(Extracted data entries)
* start *
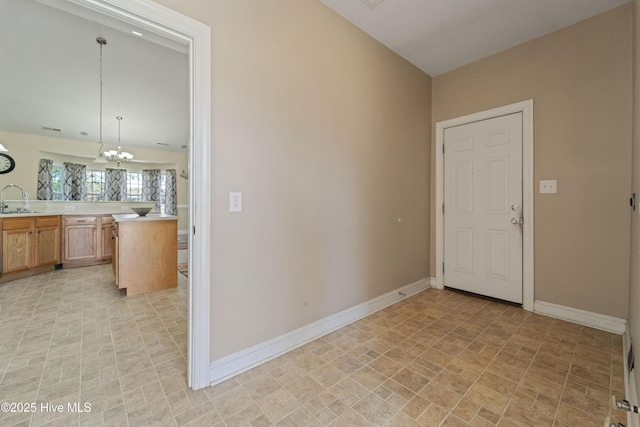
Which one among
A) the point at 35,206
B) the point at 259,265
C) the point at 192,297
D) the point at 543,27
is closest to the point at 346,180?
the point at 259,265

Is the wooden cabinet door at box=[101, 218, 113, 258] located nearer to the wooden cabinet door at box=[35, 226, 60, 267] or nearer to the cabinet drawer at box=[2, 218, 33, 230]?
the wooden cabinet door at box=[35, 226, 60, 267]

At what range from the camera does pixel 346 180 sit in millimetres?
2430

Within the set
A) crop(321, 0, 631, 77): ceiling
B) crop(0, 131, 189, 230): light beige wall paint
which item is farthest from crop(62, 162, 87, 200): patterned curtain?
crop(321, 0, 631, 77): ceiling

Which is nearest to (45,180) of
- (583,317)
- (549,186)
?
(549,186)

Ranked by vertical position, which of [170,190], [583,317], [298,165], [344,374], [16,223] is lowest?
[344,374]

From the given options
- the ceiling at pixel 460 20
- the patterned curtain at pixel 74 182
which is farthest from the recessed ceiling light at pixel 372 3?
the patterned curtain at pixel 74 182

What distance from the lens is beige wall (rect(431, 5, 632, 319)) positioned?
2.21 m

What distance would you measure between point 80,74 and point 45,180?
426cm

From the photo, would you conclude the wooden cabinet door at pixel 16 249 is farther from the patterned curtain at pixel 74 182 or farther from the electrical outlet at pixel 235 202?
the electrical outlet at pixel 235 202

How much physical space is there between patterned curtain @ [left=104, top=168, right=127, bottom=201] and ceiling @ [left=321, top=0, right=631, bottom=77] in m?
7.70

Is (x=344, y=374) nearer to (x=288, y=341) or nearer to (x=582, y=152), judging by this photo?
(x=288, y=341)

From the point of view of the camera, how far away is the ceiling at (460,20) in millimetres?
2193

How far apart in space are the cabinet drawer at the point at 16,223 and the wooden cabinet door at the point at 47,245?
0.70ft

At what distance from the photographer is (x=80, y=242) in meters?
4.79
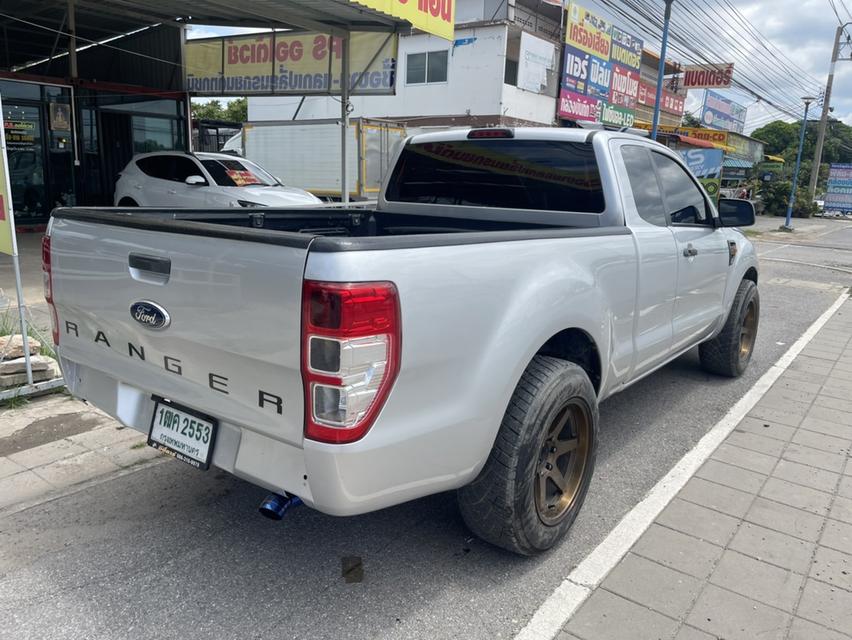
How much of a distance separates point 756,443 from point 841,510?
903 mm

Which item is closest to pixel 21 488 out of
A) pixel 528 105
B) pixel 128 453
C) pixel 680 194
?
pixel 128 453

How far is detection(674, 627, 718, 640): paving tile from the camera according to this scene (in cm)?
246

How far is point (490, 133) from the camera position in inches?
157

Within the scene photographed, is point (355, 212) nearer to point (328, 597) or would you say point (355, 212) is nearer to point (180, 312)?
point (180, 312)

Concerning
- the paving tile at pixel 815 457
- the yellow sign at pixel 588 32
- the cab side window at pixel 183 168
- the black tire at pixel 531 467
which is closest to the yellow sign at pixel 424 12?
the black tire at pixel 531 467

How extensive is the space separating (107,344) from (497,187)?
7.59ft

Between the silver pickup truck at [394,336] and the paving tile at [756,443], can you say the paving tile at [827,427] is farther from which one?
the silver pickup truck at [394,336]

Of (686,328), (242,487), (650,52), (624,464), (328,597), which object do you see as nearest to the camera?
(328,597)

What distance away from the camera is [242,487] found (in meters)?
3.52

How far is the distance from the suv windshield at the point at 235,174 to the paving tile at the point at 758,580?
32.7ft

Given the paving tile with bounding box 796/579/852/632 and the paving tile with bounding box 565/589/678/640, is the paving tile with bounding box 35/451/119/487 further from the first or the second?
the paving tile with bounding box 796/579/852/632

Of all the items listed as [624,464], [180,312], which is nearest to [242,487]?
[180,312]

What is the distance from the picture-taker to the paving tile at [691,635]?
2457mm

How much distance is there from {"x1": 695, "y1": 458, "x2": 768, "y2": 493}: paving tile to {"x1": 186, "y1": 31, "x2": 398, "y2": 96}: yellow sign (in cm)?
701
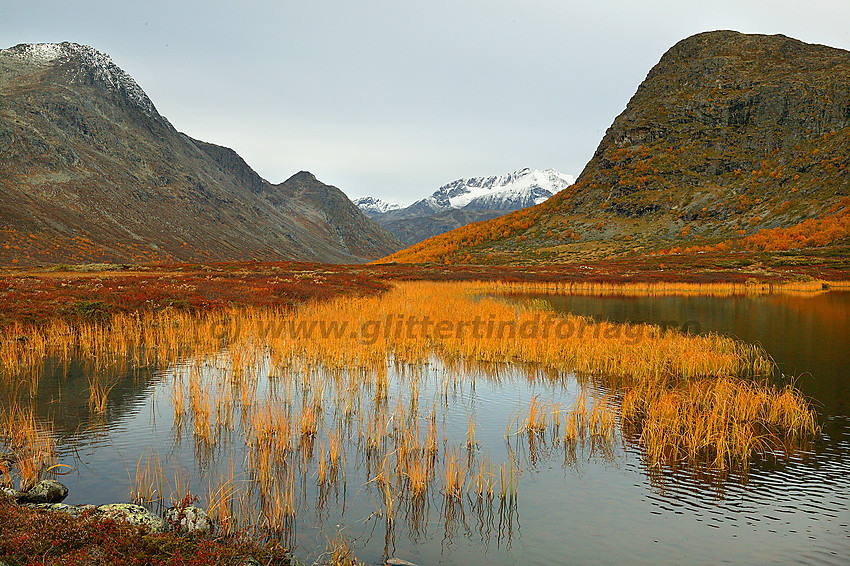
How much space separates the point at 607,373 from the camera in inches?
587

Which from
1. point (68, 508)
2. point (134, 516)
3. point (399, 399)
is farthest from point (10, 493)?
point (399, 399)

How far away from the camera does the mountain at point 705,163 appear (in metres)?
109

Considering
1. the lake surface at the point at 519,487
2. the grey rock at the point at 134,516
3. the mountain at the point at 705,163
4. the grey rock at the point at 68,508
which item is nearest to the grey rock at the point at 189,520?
* end *
* start *
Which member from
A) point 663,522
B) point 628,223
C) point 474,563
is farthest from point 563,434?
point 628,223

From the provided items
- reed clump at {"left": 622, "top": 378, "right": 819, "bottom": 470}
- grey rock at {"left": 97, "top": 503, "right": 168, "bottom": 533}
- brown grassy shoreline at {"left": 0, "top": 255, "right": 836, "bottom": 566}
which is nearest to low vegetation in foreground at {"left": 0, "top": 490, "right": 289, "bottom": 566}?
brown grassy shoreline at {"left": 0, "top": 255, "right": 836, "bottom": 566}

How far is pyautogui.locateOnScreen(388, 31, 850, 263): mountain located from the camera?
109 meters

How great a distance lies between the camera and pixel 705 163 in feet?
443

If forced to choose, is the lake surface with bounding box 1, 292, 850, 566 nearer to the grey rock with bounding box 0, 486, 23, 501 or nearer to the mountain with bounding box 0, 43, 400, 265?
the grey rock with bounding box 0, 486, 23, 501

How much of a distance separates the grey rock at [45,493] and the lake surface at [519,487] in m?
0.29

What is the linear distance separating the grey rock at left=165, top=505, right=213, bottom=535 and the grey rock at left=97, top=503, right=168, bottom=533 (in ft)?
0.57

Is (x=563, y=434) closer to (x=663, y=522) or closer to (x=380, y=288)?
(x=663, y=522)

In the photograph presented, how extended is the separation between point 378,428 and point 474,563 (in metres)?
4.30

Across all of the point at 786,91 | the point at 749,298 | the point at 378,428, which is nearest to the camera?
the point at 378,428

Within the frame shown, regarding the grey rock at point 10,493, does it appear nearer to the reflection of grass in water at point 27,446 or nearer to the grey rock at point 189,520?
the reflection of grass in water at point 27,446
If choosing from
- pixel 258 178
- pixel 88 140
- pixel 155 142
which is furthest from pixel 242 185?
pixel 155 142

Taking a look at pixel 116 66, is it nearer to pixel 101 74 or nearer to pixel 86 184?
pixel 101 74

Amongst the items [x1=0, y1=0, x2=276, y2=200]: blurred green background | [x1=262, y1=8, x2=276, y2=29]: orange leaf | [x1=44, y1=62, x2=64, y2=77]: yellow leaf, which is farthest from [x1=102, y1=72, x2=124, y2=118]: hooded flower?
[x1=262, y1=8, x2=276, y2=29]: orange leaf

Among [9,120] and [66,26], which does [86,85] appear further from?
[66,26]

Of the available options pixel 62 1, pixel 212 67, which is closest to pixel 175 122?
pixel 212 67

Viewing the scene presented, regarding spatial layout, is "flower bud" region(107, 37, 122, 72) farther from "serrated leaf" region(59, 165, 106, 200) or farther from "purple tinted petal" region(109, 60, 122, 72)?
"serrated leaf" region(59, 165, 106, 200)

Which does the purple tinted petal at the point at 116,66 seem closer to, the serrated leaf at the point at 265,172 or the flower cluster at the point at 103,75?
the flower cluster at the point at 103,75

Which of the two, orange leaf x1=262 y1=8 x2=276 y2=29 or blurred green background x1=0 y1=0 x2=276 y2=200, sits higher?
* end *
### Task brief
Please copy out, word for word, the lines from the one containing "How far away from" through the one containing "which item is nearest", both of those included.

### Exercise answer
How far away from the camera does the mountain at point 705,163 appear (in metres)?
109

Considering
1. the lake surface at the point at 519,487
2. the grey rock at the point at 134,516
3. the mountain at the point at 705,163
4. the grey rock at the point at 68,508
which item is nearest to the grey rock at the point at 189,520?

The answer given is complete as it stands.